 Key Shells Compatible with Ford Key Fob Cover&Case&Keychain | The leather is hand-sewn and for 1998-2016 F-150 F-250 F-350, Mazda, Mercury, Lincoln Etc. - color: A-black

...

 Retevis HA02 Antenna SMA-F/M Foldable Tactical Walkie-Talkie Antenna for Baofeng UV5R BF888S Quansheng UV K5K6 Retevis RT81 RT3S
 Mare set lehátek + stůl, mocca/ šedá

*WHAT YOU NEED TO DO*
The reply should consist solely of the lines above from the one that has "Retevis HA02 Antenna" through the one that has "Mare set lehátek + stůl, mocca/ šedá", reproduced exactly.

*ANSWER TO THE EXERCISE*
 Retevis HA02 Antenna SMA-F/M Foldable Tactical Walkie-Talkie Antenna for Baofeng UV5R BF888S Quansheng UV K5K6 Retevis RT81 RT3S
 Mare set lehátek + stůl, mocca/ šedá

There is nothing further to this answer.